82歳になるAさんは、生きているうちに相続の準備をしておきたいと考え、長男には保険金、離婚して実家に戻ってきた長女には、自宅不動産(家と土地)を相続させる遺言書を用意しました。ところがAさんが天寿を全うした後、Aさんの長男と長女の間に遺産を巡る紛争が起こり、とうとう法廷で争われることになったのです。
長男の保険金は、相続財産ではない!?
生命保険には節税の効果があると言われ、Aさんが自分にかけた生命保険は、受取人が長男になっていました。確かに、生命保険には非課税枠が認められています。
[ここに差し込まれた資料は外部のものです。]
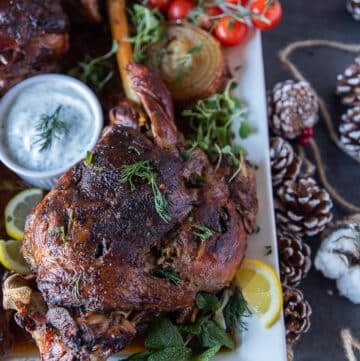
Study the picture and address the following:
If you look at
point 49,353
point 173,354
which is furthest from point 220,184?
point 49,353

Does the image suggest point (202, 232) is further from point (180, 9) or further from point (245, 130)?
point (180, 9)

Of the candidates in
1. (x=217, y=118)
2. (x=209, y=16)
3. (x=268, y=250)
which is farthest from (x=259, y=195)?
(x=209, y=16)

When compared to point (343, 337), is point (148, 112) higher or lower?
higher

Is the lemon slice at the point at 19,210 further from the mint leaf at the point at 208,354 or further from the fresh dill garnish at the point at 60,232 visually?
the mint leaf at the point at 208,354

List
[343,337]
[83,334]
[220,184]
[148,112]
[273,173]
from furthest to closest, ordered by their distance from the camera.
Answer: [273,173]
[343,337]
[148,112]
[220,184]
[83,334]

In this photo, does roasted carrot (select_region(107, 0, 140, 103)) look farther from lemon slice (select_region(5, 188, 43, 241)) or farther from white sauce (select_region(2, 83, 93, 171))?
lemon slice (select_region(5, 188, 43, 241))

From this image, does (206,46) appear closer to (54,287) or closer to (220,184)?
(220,184)
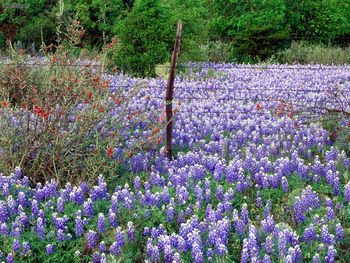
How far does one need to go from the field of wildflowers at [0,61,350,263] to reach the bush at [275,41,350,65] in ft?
26.1

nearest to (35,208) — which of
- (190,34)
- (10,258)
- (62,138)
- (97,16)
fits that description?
(10,258)

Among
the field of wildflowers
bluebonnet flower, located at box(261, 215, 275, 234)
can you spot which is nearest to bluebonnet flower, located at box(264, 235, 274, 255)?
the field of wildflowers

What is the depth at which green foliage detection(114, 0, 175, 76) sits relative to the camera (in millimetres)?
12281

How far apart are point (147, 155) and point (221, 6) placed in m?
12.5

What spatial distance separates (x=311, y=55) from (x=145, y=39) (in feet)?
15.4

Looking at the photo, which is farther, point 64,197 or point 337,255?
point 64,197

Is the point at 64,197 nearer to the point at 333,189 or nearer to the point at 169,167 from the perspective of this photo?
the point at 169,167

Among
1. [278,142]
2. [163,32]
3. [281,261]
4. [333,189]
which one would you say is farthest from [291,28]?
[281,261]

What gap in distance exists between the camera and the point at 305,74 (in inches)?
440

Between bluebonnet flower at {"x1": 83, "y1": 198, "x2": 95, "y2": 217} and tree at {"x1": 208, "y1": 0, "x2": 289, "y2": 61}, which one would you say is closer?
bluebonnet flower at {"x1": 83, "y1": 198, "x2": 95, "y2": 217}

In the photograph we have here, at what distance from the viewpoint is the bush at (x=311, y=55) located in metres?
14.9

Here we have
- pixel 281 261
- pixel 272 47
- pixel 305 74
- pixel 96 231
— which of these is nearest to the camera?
pixel 281 261

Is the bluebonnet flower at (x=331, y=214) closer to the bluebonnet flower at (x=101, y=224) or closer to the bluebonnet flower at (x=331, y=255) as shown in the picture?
the bluebonnet flower at (x=331, y=255)

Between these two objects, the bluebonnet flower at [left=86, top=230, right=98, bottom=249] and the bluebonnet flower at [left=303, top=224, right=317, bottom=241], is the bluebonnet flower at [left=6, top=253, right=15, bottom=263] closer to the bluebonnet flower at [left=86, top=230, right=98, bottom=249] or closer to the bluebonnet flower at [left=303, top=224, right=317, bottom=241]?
the bluebonnet flower at [left=86, top=230, right=98, bottom=249]
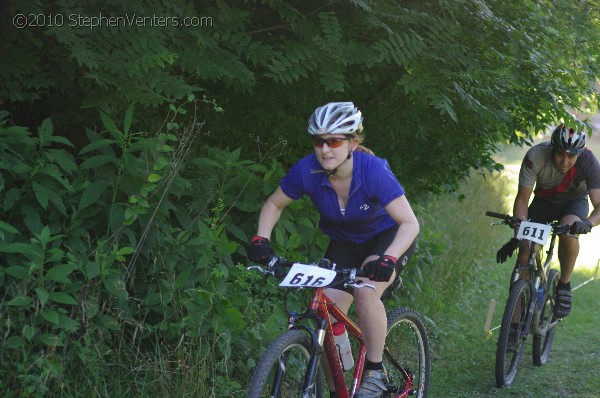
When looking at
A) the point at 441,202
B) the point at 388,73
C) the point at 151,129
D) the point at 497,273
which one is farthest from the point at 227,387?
the point at 441,202

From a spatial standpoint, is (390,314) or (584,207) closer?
(390,314)

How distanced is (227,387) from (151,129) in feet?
6.94

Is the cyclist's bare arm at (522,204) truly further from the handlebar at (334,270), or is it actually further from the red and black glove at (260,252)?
the red and black glove at (260,252)

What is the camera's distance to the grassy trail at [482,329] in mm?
7430

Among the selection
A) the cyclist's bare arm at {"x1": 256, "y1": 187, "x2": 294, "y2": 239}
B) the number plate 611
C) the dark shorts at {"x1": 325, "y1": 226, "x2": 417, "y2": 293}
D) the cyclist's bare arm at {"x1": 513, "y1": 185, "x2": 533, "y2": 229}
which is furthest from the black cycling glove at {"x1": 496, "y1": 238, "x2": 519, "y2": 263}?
the cyclist's bare arm at {"x1": 256, "y1": 187, "x2": 294, "y2": 239}

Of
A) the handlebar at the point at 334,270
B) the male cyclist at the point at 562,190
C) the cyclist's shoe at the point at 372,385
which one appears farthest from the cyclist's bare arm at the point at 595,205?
the handlebar at the point at 334,270

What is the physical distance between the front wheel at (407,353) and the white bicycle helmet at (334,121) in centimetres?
130

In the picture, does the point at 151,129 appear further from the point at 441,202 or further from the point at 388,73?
the point at 441,202

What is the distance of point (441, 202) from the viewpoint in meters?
15.3

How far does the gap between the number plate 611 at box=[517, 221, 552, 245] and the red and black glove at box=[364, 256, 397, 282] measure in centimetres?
328

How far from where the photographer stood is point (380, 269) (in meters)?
4.38

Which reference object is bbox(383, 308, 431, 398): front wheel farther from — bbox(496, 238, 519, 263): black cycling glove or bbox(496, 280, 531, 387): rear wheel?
bbox(496, 238, 519, 263): black cycling glove

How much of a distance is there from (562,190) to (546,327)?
1.21 meters

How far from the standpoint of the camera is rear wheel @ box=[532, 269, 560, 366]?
802 centimetres
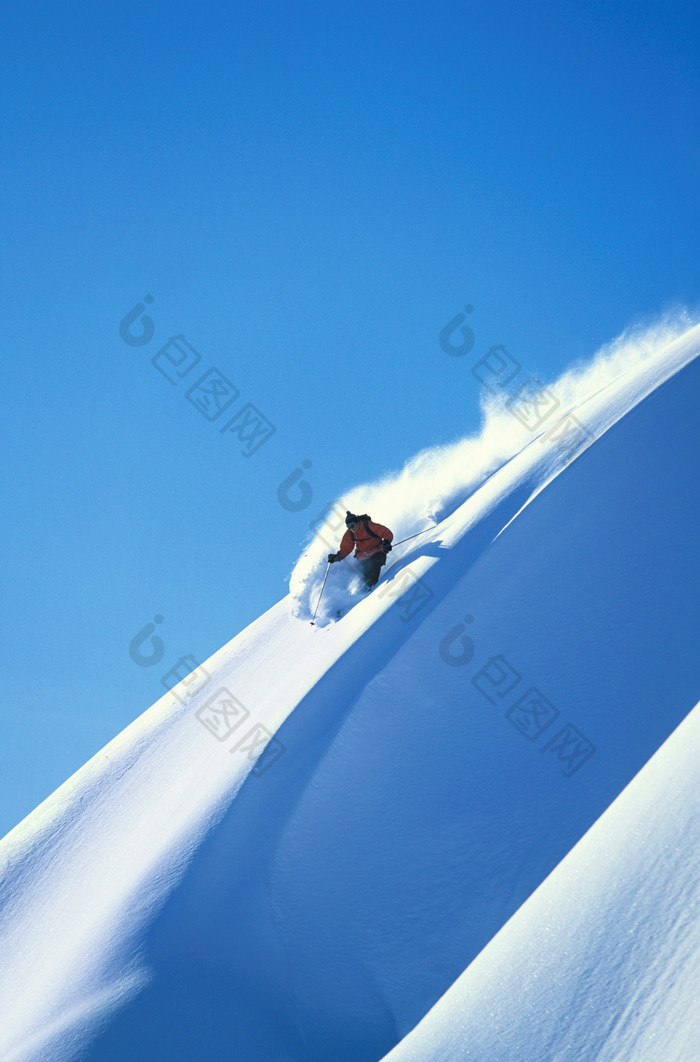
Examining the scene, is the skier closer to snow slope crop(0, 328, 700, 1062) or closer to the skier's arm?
the skier's arm

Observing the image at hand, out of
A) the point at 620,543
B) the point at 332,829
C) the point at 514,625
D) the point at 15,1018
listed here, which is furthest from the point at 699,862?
the point at 15,1018

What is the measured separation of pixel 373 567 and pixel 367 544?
0.75ft

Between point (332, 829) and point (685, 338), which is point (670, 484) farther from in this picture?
point (332, 829)

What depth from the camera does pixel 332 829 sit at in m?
4.69

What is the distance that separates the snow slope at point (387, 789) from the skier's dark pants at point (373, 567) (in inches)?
9.4

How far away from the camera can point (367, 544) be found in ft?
22.5

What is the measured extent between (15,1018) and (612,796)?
371 centimetres

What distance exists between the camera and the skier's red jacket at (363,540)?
684cm

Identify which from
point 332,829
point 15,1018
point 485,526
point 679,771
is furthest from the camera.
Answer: point 485,526

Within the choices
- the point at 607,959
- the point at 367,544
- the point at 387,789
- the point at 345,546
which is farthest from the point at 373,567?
the point at 607,959

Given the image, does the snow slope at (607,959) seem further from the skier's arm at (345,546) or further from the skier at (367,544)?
the skier's arm at (345,546)

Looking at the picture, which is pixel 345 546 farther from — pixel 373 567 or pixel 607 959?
pixel 607 959

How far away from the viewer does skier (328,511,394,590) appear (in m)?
6.83

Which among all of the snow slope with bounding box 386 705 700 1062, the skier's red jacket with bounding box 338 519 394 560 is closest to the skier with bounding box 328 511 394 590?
the skier's red jacket with bounding box 338 519 394 560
「500万円×法定相続人の数」の計算をしますから、このケースでは1,000万円が非課税となります。受け取った生命保険が3,000万円なら、その内1,000万円は非課税となります。
Aさんはそういうことをしっかりと理解していましたが、実は肝心なことを理解していませんでした。節税や非課税ということに注意が向き過ぎて、相続財産は何かという理解が欠けていたのです。
今回のケース、Aさんの長男の受け取った生命保険は、Aさんの相続財産ではないのです。何をバカなことを言ってるんだ、という声が聞こえて来そうですね。相続税の課税・非課税という話をしているのだから、相続財産に決まっているではないかと。はい、長男が受け取った生命保険は相続税の対象とはなります。しかし相続財産としてではなく、「みなし相続財産」だから相続税の計算対象となるのです。そして、Aさんの長男と長女の争いは、相続財産の分割をめぐる争いなのです。
みなし相続財産とは何か?
Aさんの長男は、「自分にも相続財産をもらえる権利がある」と訴えています。
Aさんの書いた遺言書によると、すべての相続財産(自宅不動産)は長女一人のものになっているので、長男は遺留分を主張して、不動産価値の四分の一に相当する現金を長女に要求しています。
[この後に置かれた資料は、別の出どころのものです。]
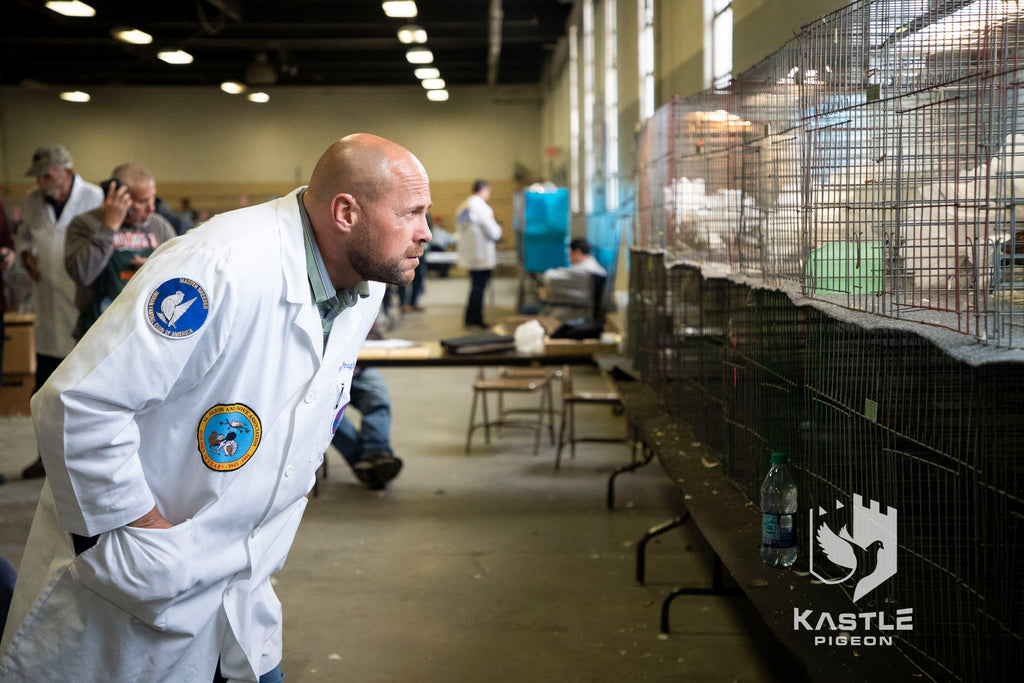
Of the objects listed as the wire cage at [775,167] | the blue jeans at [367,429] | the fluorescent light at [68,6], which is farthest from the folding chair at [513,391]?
the fluorescent light at [68,6]

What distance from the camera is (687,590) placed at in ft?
11.6

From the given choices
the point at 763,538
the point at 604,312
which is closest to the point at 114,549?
the point at 763,538

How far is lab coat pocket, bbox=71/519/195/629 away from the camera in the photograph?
176 cm

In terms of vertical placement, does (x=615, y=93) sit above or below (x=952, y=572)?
above

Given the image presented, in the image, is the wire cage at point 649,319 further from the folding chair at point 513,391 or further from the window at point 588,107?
the window at point 588,107

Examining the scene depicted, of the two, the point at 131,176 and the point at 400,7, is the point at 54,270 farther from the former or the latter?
the point at 400,7

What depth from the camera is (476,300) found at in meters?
12.3

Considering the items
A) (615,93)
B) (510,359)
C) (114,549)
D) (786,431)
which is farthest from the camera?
(615,93)

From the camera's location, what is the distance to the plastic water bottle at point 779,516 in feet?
9.22

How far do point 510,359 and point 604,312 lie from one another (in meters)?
4.10

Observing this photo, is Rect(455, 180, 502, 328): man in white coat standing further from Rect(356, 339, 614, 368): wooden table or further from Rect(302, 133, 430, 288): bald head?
Rect(302, 133, 430, 288): bald head

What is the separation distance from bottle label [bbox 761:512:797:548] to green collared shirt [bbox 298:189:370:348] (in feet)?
4.88

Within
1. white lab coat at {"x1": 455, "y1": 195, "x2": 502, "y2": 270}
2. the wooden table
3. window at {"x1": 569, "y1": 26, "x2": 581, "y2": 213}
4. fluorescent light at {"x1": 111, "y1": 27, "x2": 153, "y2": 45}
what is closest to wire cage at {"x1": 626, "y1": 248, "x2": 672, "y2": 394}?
the wooden table

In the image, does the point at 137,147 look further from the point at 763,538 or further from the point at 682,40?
the point at 763,538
Aさんは、保険金を長男が受け取るから問題ないと思っていたのですが、その保険金は長男のものです。Aさんの財産ではないのです。しかし、相続税の計算をするときには、相続財産とみなして、相続税を計算しなさいというのが、相続税法という法律です。
被相続人(故人)が亡くなったとき、被相続人(故人)のものではなかったけれど、被相続人(故人)の死亡を原因として相続人がもらえる財産を「みなし相続財産」といいます(相続税法第三条)。
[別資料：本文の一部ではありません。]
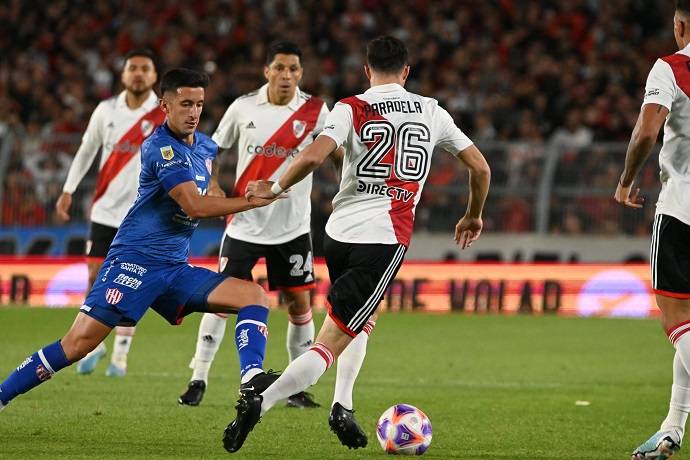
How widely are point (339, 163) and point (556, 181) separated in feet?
35.1

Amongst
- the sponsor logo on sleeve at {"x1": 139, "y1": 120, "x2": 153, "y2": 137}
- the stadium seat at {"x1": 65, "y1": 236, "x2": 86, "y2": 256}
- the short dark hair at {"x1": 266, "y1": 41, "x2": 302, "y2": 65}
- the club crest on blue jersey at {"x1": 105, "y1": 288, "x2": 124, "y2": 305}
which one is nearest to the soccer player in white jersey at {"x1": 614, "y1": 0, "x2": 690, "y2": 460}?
the club crest on blue jersey at {"x1": 105, "y1": 288, "x2": 124, "y2": 305}

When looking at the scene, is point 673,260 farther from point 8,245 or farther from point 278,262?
point 8,245

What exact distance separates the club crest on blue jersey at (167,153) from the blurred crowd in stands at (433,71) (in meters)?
11.6

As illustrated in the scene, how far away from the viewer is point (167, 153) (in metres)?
7.61

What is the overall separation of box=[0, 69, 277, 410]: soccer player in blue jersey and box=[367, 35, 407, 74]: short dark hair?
1.08 m

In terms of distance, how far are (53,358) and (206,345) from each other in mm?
2401

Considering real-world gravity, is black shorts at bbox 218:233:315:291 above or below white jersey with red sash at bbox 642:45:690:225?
below

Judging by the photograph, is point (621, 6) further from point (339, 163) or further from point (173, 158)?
point (173, 158)

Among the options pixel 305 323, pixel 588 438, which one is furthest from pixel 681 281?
pixel 305 323

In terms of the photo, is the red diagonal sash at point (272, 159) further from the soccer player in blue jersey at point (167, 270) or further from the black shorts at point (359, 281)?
the black shorts at point (359, 281)

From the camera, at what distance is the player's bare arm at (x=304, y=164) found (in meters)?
7.13

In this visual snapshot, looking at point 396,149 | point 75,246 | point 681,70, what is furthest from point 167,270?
point 75,246

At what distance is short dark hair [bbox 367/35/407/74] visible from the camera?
300 inches

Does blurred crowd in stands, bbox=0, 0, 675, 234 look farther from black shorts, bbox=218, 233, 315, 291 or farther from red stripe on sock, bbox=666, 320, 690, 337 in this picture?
red stripe on sock, bbox=666, 320, 690, 337
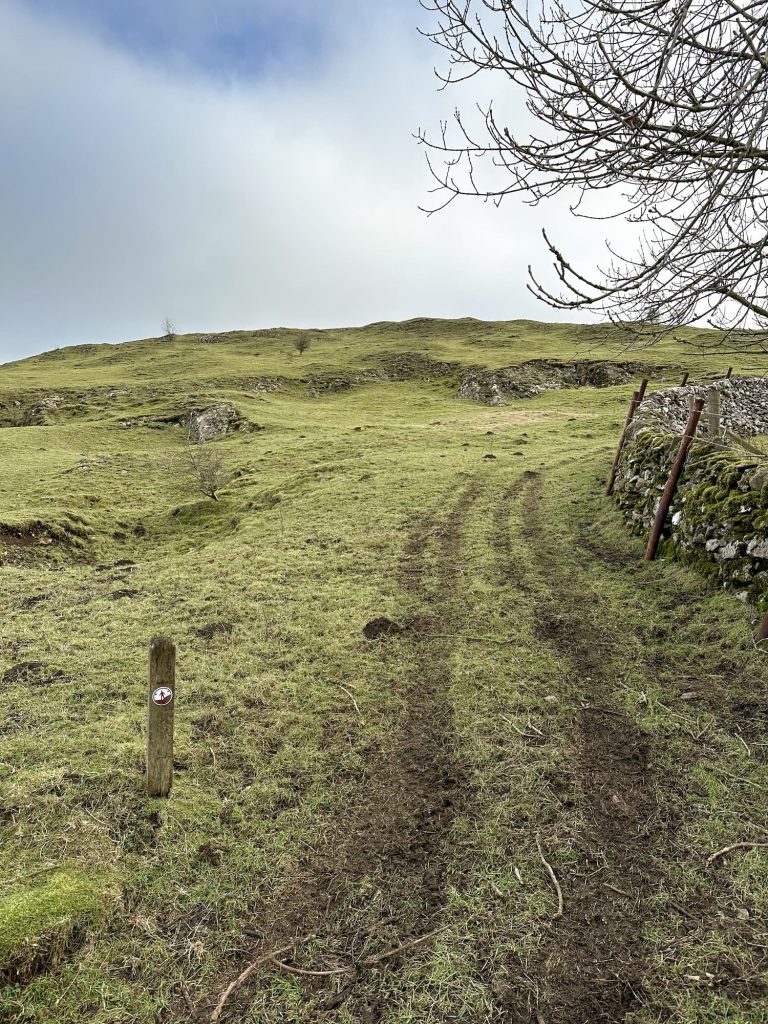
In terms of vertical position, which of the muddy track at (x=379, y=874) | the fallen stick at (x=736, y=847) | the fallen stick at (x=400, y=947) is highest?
the fallen stick at (x=736, y=847)

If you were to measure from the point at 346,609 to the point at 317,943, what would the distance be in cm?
617

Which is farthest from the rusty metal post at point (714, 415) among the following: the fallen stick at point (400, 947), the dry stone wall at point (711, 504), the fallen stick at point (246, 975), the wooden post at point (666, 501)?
the fallen stick at point (246, 975)

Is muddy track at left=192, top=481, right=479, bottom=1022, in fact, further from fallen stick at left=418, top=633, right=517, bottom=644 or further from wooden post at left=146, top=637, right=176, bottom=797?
wooden post at left=146, top=637, right=176, bottom=797

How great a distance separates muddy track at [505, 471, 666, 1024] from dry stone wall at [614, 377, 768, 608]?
114 inches

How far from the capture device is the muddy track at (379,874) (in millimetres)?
3828

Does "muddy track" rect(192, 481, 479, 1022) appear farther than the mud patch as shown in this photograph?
No

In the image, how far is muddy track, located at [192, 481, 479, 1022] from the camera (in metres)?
3.83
つまり、Aさんのものではないけれど、Aさんの死が原因で長男がもらった保険金は、みなし相続財産なのです。簡単に言ってしまえば、相続財産ではないけれど、相続税を計算するときには相続財産に含めて計算して、少しでも多く税金を払ってね、という制度ということです。生命保険以外にも、みなし相続財産はありますから、ご紹介しましょう。
みなし相続財産になるもの
①生命保険金
②死亡退職金
③被相続人が死亡する前の3年間で贈与した財産
④常識を超える弔慰金
⑤特別縁故者への分与財産
以上の5つを知っておけば、まず問題はありません。しかし場合によっては、低額で贈与された財産等も時価との差額が、相続時にみなし相続財産となることもあります。
相続自体と相続税の問題は別なのだということを、理解しておくことが大切です。そこを理解していないと、ご紹介したケースのような問題が生じます。
さらには、相続財産は遺産分割協議の対象となりますが、みなし相続財産は遺産分割協議の対象にはならないということです。それにも関わらず、遺産分割協議の対象としてしまうと、相続税の他に、相続人から別の相続人への贈与税の問題にまで発展しかねませんので、迷ったときは専門家に確認することをお勧めします。